A perusal of the records however, reveals that whereas there is indeed a pleading entitled
"Objection/Opposition to the 2 Formal Offer of Evidence" (Annex "C" to the Complaint for Disbarment,
which is signed as "Manuel Sisori", counsel for defendant, 605 EDSA, Cubao, Quezon City, p. 7 of the
Records), there is, however, no showing that respondent was thus motivated with bad faith or malice, for
otherwise lie would not have corrected the spelling of his name when the court staff misspelled it in one
of the minutes of the proceeding. Moreover, We find no reason or motive for respondent to conceal his
true name when he have already given express authority by his superior to act as counsel for Juan
Sacquing in the latter's case pending before the JDRC And while it may be True that subsequent errors
were made in sending notices to him under the name "Atty. Manuel Sison, ' the errors were attributable
to the JDRC clerical staff and not to the respondent.

At most, this Court would only counsel the respondent to be more careful and cautious in signing his
name so as to avoid unnecessary confusion as regards his Identity.

At this point, We are constrained to examine the motives that prompted the complainant in filing the
present case. An examination of the records reveals that the complainant was a defendant in the
Securities and Exchange Commission (SEC) Case No. 1982 filed by the Integrated Livestock Dealers Inc.
and Teofisto Jiao against seven (7) respondents including the complainant, seeking to oust the
complainant and his codefendants from acting as officers of the Integrated Livestock Dealers lnc. then
pending before respondent as Hearing Officer of the SEC, who after trial decided the case against the
herein complainant. From this antecedent fact, there is cast a grave and serious doubt as to the true
motivation of the complainant in filing the present case, considering further that other administrative
charges were filed by the complainant against respondent herein before the SEC, JDRC and the Fiscal's
office in Manila.

We hold that complainant's repeated charges or accusations only indicate his resentment and bitterness
in losing the SEC case and not with the honest and sincere desire and objectives "(1) to compel the
attorney to deal fairly and honestly with his client;" (Strong vs. Munday 52 N.J. Eq. 833, 21 A. 611) and
"(2) to remove from the profession a person whose misconduct has proved him unfit to be entrusted
with the duties and responsibilities belonging to the office of an attorney." (Ex parte Brounsal Cowp 829;
83 Reprint; 6 C.J., p. 581; see In re de los Angeles Adm. Case No. 225, Sept. 31, 1959, cited in Moran,
Comments on the Rules of Court, Vol. 6, p. 242).

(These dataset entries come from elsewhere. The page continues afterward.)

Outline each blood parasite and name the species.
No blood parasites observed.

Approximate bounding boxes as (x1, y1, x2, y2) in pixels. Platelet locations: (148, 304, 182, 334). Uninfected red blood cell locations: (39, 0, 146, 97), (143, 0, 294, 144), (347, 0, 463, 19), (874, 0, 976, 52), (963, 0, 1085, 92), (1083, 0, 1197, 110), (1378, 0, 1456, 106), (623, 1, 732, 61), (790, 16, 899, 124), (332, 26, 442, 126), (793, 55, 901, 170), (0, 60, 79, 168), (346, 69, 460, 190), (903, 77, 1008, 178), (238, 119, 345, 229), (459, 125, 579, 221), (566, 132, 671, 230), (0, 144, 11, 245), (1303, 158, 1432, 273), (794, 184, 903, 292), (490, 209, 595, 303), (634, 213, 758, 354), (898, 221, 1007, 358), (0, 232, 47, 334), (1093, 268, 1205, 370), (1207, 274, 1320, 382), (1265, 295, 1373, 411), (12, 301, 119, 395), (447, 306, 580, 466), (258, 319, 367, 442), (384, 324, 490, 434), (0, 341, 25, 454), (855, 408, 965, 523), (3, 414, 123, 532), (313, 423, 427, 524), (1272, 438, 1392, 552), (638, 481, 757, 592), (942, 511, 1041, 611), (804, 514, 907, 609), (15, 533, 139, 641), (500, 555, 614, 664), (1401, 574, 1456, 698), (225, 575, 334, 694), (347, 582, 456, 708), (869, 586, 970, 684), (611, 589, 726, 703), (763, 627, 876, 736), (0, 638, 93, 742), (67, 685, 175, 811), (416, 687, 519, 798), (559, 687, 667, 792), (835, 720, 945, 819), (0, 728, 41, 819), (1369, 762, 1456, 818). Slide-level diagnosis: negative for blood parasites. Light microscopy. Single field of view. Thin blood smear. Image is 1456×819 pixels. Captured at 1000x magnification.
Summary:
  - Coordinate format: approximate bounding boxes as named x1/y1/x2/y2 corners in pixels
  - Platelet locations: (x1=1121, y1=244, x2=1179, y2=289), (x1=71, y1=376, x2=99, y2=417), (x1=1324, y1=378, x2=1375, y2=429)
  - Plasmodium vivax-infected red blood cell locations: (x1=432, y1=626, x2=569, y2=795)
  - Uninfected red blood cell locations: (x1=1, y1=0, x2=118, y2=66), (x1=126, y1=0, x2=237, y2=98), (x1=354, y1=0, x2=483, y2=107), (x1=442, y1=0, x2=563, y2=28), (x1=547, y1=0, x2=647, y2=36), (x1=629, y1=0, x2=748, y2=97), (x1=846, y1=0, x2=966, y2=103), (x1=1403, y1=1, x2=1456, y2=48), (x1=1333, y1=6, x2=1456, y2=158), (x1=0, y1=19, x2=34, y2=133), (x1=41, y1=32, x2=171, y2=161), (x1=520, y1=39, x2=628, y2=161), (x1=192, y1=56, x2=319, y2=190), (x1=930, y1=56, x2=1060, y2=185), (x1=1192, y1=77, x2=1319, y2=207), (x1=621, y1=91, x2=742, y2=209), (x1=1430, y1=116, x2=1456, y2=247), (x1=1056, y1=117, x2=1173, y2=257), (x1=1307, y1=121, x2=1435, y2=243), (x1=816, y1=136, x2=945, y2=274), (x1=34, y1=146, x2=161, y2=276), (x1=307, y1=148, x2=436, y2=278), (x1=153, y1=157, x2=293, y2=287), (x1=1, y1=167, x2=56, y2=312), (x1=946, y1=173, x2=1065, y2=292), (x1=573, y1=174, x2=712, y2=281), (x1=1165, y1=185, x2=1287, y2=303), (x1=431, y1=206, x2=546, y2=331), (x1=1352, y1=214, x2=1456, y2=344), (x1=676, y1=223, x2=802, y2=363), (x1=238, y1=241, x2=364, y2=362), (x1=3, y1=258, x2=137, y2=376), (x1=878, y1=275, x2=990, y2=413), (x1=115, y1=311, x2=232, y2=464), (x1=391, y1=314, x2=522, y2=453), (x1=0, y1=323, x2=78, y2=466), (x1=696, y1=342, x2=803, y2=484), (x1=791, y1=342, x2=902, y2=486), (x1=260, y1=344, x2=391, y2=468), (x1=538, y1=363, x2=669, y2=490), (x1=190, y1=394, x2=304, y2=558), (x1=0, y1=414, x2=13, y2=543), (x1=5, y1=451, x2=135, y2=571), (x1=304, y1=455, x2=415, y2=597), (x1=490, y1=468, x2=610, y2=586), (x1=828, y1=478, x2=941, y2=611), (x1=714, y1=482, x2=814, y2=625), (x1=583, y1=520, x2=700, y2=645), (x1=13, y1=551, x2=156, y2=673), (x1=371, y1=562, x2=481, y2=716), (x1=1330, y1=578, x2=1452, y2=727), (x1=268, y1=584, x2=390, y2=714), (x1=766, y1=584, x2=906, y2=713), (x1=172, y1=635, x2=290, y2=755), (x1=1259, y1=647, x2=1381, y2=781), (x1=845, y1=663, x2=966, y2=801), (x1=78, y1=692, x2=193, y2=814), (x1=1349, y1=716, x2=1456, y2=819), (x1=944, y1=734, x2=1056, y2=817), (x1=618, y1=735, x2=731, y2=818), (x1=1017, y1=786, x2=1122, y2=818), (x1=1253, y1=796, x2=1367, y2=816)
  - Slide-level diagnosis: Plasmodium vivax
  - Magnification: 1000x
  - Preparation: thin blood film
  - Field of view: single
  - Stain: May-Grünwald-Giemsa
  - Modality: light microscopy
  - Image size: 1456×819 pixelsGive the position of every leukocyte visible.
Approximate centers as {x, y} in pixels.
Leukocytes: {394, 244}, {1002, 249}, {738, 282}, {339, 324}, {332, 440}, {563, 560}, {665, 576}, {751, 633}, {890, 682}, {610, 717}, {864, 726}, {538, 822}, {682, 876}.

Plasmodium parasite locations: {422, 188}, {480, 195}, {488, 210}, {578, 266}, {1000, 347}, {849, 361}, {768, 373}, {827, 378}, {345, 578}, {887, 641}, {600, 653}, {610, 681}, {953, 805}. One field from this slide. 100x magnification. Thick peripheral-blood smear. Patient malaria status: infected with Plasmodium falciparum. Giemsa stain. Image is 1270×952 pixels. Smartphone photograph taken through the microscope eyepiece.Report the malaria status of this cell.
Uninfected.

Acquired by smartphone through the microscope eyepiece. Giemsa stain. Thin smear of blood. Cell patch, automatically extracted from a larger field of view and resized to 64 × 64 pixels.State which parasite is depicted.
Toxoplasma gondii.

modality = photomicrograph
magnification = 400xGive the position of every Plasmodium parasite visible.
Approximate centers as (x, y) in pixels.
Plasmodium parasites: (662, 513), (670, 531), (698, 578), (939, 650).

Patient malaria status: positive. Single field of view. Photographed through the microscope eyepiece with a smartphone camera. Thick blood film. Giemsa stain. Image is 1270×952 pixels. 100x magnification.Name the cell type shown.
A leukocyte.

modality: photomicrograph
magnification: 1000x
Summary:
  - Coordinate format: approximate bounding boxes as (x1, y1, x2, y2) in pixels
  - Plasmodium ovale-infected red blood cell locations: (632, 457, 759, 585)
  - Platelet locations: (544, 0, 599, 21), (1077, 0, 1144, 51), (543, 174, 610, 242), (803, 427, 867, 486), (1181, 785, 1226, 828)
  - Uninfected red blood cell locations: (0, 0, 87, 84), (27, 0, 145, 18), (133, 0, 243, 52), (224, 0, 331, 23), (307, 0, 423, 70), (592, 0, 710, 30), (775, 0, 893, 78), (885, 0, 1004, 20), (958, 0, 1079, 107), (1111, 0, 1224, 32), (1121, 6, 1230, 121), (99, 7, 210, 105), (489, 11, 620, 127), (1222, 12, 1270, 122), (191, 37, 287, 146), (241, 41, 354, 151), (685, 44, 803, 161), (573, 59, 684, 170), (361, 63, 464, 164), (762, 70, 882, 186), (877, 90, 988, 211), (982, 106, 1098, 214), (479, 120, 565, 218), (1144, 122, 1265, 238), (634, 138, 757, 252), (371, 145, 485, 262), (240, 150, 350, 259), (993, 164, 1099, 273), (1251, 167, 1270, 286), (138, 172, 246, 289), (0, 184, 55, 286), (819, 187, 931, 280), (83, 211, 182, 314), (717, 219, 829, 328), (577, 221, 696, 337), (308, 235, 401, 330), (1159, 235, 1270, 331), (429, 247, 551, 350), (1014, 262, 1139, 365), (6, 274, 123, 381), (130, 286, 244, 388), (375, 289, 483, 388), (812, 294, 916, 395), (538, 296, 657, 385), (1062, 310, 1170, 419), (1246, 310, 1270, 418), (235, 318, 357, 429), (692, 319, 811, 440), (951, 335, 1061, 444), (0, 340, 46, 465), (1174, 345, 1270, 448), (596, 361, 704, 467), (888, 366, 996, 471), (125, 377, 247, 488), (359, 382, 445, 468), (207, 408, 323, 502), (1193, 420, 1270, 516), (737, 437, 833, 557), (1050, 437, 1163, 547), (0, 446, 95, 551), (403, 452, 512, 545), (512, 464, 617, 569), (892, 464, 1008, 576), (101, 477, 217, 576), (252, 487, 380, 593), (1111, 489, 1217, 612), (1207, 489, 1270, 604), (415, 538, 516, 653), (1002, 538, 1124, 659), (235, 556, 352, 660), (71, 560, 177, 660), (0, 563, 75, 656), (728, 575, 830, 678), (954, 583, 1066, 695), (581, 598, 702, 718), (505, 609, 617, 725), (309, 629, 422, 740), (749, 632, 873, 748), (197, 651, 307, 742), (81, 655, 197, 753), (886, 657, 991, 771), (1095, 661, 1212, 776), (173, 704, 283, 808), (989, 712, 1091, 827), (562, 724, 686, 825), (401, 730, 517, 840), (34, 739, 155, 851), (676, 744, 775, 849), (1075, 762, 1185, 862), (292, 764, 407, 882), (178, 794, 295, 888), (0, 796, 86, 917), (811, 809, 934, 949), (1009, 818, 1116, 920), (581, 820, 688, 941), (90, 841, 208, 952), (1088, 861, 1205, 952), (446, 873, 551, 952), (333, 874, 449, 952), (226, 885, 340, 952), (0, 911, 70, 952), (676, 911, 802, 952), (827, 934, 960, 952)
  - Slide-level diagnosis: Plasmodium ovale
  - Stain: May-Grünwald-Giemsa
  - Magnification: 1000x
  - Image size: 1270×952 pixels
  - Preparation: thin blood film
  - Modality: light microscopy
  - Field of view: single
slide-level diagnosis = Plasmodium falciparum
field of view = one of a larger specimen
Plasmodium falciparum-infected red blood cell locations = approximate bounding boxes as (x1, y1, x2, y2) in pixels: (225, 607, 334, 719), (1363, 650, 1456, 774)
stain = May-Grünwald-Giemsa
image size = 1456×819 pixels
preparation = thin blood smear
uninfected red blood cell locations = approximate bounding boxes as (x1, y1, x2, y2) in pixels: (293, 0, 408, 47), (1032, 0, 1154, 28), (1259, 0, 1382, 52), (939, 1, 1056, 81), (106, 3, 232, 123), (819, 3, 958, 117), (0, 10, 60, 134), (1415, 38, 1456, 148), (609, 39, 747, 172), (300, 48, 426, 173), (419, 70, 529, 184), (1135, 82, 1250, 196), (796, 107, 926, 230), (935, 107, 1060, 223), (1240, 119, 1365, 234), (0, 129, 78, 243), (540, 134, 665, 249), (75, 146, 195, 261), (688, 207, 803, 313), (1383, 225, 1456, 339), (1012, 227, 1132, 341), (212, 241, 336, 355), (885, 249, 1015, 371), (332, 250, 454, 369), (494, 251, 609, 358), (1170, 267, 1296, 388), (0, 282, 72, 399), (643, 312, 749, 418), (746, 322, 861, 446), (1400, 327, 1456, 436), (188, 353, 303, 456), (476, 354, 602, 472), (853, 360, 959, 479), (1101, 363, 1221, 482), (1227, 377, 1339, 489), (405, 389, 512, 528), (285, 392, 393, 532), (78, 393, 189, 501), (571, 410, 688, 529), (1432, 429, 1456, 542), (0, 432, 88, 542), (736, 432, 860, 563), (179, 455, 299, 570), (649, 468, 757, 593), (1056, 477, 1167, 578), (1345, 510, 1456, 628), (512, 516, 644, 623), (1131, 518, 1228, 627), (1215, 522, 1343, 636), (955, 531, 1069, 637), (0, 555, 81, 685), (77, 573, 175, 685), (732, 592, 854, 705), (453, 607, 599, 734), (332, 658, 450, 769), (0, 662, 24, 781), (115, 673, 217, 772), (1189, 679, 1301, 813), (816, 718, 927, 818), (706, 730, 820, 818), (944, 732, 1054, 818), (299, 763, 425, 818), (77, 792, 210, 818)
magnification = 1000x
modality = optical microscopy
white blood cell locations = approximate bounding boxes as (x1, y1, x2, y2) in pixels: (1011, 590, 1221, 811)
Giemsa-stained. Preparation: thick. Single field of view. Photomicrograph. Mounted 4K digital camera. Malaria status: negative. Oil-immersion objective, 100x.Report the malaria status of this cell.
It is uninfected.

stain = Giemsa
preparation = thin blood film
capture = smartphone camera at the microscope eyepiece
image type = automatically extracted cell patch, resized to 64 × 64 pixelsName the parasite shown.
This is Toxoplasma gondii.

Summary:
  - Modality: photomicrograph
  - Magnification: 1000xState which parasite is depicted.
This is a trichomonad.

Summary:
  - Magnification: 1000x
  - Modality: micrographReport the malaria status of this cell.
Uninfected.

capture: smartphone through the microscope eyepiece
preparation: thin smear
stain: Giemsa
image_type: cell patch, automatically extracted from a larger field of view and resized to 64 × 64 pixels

In the light of the foregoing, We find no reason or necessity to refer this complaint to the Solicitor
General for investigation, report and recommendation.

WHEREFORE, this case is hereby DISMISSED for lack of merit.

SO ORDERED.

Makasiar (Chairman), Aquino, Concepcion Jr., Abad Santos and Escolin, JJ., concur.

De Castro, J., is on leave.

Footnotes

1 Complaint; Rollo, pp. 1-4.

2 Ex parte Burr 9 Wheat 529.

3 Alcala vs. de Vera, 56 SCRA 30, citing In Re Macdougall

4 Romulo Santos vs. Alberto M. Dichoso, 84 SCRA 622.

5 Case No. 828, Jan. 21, 1974.

6 Sec. 27, Rule 138.

7 Comment of Complainant, last paragraph, p. 3, which reads: "Respondent evaded the issue in his
Answer; he is not charged for practicing his profession nor for collecting fees therefor; neither is he
charged for appearing sans office authority to do so. Respondent is charged for malpractice - in
representing himself as Atty. Manuel Sison, which is not his real name before the Manila Juvenile and
Domestic Relations Court and in signing and submitting pleadings under this assumed name, in violation
of the law. What makes this matter worse is that Manuel Sison is not a member of the Bar Attorney).